> [Exercise aim] Restate word for word the lines of the records below, starting at the line that contains "Ξέρουμε ακριβώς πώς" and ending at the line that contains "Katy Perry's efforts", with both of those lines included and nothing else.

> [Material for the task]

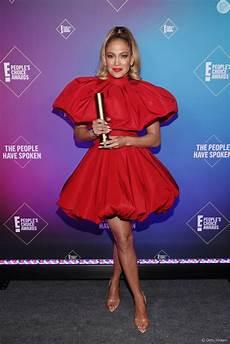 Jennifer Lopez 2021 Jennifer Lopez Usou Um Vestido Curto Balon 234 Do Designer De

* * *

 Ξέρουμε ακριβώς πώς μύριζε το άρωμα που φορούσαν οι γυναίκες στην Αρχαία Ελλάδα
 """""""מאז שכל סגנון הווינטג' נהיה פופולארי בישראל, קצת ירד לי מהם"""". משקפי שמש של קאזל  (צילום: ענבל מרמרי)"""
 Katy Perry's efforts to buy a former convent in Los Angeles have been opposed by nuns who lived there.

> [The completed task]
 Ξέρουμε ακριβώς πώς μύριζε το άρωμα που φορούσαν οι γυναίκες στην Αρχαία Ελλάδα
 """""""מאז שכל סגנון הווינטג' נהיה פופולארי בישראל, קצת ירד לי מהם"""". משקפי שמש של קאזל  (צילום: ענבל מרמרי)"""
 Katy Perry's efforts to buy a former convent in Los Angeles have been opposed by nuns who lived there.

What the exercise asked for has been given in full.